Desarticulación y agotamiento de plazos
Legisladores nacionales han señalado que el departamento de La Paz se encuentra en una situación de rezago institucional frente a otras regiones que ya cuentan con sus autoridades electorales designadas. Esta demora es atribuida, en gran medida, a una débil coordinación entre la Asamblea Legislativa Departamental y la brigada parlamentaria paceña, un factor que ha condicionado negativamente el avance del cronograma establecido.
El diputado Santiago Ticona advirtió que los tiempos legislativos actuales hacen técnica y políticamente inviable una resolución antes del cierre de la gestión. Según su análisis, el estancamiento evidencia la urgencia de mejorar la articulación política para evitar que la sede de gobierno continúe operando sin una instancia electoral plenamente conformada y legítima.
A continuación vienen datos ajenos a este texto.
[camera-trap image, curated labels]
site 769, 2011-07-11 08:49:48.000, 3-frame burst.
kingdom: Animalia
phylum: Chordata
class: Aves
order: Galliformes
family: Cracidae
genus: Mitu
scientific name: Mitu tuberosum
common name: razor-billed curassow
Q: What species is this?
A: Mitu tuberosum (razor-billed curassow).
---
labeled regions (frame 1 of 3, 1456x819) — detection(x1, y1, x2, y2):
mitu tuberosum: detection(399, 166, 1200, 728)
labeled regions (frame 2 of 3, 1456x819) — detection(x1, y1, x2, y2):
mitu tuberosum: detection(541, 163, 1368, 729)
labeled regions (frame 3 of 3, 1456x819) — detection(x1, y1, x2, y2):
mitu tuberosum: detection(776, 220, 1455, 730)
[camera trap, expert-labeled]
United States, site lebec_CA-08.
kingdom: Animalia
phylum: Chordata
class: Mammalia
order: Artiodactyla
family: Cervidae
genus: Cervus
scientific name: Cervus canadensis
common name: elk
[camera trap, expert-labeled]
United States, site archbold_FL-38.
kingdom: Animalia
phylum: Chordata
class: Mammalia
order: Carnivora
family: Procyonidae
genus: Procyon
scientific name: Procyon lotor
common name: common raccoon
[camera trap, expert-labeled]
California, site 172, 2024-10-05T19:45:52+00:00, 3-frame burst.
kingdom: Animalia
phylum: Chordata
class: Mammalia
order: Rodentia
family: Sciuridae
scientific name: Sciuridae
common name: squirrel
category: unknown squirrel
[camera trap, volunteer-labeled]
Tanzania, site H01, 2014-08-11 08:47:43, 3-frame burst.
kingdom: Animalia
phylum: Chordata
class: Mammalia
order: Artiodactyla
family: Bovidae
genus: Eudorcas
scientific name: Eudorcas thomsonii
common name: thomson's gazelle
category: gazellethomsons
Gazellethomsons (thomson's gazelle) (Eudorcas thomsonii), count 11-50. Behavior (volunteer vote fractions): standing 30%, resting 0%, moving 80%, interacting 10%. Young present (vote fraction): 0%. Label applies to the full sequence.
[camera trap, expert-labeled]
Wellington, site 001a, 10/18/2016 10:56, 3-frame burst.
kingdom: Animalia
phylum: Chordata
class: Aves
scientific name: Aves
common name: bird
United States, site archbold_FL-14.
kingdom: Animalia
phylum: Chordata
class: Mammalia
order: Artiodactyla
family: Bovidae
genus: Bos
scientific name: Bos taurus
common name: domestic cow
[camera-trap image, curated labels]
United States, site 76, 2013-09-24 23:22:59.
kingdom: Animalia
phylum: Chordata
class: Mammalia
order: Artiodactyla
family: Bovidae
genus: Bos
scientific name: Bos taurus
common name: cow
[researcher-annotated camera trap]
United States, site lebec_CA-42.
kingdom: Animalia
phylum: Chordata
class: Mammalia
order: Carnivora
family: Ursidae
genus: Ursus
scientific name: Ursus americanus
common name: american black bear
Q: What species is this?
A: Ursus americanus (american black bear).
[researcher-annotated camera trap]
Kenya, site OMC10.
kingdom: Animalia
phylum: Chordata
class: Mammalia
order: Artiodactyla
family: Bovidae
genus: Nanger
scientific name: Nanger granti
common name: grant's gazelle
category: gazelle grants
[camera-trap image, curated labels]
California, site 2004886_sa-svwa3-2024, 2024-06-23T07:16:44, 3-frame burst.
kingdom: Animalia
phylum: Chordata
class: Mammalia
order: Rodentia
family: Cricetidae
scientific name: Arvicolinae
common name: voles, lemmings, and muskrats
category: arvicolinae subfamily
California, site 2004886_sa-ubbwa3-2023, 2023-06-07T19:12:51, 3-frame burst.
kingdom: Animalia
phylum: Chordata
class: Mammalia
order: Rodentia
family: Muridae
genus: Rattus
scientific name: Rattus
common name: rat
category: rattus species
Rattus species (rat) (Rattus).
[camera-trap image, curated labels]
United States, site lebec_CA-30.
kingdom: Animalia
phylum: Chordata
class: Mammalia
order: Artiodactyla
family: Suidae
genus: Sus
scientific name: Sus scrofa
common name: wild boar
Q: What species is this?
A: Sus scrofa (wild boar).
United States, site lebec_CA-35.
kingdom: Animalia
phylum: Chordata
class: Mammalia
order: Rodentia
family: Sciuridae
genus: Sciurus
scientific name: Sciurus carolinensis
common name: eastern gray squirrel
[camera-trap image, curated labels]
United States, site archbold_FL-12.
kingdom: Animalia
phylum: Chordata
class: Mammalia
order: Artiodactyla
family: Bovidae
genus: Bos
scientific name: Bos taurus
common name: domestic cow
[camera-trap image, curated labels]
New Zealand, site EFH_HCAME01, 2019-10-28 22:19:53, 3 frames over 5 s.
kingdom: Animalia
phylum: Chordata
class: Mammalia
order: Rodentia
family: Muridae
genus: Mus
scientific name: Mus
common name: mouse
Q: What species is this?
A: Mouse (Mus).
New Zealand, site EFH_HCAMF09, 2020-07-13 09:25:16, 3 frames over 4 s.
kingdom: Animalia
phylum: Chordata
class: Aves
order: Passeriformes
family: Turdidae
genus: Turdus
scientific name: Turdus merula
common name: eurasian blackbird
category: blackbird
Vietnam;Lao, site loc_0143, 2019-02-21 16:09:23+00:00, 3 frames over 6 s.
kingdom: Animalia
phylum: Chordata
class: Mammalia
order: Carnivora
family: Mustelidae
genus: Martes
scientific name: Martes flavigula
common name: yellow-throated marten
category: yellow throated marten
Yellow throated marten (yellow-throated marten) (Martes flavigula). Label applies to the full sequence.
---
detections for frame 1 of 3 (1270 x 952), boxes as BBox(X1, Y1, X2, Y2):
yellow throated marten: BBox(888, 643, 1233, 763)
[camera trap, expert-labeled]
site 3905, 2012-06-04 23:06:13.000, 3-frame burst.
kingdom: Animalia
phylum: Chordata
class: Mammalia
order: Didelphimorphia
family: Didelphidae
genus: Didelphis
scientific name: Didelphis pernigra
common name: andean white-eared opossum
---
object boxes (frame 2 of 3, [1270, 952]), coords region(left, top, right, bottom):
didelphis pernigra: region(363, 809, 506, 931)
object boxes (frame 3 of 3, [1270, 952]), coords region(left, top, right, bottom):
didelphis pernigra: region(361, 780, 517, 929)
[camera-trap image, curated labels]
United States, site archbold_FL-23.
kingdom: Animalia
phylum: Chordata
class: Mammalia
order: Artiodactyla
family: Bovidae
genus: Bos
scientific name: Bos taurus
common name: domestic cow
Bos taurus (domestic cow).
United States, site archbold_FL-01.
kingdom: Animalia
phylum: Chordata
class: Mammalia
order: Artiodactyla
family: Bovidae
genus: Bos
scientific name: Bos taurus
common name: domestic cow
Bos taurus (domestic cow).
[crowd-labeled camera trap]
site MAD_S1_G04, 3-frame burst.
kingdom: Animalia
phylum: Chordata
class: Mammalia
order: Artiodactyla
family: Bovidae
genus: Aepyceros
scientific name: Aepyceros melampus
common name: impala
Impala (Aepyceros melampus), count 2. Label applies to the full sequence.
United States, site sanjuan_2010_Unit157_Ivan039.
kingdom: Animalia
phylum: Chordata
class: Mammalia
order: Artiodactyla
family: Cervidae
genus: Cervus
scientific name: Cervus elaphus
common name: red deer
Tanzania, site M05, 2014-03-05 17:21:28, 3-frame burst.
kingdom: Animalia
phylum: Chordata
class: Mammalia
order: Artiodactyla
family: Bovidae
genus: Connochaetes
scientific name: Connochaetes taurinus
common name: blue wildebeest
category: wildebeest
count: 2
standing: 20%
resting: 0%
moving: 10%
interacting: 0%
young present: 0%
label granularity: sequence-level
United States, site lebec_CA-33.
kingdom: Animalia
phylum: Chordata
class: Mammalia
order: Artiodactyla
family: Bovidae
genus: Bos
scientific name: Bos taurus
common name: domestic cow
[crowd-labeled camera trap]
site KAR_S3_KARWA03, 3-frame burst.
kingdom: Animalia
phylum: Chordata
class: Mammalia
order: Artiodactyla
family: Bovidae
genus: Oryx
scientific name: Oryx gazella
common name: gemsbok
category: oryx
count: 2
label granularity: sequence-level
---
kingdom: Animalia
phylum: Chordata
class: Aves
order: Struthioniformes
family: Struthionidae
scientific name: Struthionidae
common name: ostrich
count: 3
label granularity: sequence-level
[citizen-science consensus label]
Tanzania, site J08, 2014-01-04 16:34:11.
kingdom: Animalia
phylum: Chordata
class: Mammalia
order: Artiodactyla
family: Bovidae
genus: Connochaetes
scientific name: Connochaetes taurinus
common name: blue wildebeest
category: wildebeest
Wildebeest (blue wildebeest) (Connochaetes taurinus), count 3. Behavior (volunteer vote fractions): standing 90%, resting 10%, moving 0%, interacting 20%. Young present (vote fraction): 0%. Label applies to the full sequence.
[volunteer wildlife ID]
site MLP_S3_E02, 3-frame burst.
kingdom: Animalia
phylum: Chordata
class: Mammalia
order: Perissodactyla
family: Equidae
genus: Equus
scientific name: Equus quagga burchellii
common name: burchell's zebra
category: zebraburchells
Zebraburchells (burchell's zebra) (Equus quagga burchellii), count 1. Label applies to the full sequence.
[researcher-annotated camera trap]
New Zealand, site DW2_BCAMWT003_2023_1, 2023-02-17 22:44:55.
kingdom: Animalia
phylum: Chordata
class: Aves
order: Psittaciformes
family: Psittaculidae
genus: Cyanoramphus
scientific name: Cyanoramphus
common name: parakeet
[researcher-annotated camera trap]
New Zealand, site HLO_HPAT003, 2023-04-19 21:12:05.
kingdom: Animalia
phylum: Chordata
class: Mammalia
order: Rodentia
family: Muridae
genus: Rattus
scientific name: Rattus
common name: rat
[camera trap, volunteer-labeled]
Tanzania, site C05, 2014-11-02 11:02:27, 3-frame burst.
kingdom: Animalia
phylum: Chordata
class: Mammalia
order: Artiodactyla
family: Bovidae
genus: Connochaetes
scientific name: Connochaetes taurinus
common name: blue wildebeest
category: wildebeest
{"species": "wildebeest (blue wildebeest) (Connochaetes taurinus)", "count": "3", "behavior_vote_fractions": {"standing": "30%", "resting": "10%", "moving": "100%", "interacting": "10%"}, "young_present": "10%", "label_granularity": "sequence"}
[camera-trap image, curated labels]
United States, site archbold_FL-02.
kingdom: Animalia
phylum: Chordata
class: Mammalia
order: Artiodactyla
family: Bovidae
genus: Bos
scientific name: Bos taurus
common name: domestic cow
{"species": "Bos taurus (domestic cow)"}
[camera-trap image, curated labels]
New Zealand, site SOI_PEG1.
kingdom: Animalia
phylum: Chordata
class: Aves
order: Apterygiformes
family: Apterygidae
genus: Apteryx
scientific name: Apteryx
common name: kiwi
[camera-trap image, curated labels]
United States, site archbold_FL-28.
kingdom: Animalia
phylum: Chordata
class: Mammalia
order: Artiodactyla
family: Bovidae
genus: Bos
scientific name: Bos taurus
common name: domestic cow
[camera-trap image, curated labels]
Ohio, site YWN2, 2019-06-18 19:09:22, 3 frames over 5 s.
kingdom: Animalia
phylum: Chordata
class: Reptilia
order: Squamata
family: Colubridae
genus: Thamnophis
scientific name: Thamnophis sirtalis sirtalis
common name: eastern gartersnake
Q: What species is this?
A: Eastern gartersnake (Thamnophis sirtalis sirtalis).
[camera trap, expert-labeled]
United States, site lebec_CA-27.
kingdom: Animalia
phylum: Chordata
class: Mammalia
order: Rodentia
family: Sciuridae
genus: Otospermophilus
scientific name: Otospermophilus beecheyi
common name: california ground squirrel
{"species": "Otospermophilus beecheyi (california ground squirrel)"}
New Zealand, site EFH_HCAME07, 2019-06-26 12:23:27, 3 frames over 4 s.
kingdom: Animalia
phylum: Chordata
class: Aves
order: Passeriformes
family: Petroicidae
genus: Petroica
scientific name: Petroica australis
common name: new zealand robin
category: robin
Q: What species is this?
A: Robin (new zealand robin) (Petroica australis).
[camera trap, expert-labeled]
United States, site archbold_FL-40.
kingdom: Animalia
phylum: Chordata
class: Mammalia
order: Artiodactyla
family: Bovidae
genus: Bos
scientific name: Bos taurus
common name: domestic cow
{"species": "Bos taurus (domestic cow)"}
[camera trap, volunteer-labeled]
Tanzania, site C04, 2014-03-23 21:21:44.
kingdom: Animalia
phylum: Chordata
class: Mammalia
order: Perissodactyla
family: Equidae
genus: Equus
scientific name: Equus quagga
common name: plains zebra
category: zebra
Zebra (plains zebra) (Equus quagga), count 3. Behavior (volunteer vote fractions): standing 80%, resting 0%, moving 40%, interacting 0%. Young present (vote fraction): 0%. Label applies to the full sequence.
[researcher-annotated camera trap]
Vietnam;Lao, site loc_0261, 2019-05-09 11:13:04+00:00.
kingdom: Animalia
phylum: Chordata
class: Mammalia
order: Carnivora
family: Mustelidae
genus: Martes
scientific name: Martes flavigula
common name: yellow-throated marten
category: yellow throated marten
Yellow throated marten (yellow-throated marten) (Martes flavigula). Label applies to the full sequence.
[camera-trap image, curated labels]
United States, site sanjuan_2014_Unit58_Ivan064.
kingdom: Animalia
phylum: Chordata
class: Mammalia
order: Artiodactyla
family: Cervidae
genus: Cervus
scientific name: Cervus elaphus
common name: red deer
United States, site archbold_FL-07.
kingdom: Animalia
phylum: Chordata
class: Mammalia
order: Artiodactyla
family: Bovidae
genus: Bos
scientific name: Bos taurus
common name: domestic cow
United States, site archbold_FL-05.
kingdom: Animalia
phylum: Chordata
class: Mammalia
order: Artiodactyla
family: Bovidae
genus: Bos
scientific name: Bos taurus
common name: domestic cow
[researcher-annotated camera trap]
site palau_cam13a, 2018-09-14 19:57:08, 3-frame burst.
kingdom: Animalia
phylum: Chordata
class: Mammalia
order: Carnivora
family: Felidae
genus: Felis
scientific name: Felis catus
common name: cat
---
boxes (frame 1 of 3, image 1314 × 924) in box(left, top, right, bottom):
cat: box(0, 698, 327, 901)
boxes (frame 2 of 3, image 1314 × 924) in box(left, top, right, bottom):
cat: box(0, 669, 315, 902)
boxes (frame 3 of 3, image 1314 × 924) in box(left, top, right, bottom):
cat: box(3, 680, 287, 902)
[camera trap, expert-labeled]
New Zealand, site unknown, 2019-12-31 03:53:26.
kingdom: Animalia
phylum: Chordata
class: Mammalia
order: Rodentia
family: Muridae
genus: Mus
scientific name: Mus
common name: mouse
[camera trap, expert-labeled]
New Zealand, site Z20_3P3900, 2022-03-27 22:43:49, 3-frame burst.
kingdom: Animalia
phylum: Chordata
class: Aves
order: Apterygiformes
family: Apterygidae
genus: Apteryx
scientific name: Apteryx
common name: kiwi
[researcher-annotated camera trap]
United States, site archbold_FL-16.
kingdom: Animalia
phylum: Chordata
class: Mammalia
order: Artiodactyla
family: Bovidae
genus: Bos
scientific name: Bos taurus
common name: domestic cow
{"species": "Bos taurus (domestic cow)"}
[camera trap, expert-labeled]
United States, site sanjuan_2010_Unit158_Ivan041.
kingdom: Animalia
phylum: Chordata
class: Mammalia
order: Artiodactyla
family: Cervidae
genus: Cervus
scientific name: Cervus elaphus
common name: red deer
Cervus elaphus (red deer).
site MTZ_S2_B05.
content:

Dudas sobre la transparencia y meritocracia
Por otro lado, el legislador Diego Brañez indicó que el aplazamiento responde también a observaciones de fondo respecto a los perfiles de los postulantes. Existen denuncias que han puesto en tela de juicio la transparencia del proceso, lo que ha motivado la decisión de reiniciar el procedimiento una vez se instalen los nuevos asambleístas. El objetivo, según se informó, es garantizar que las ternas finales respondan estrictamente a criterios de meritocracia y no a cuotas políticas.
La decisión final de postergar el tratamiento del tema se consolidó ante el cuestionamiento sobre la pertinencia de que una Asamblea saliente designe autoridades cuyo mandato será prolongado. En este contexto, el traslado de la responsabilidad a la siguiente gestión se percibe como una medida para asegurar una designación con mayor legitimidad política y jurídica, evitando así profundizar la crisis de confianza en las instituciones electorales del país.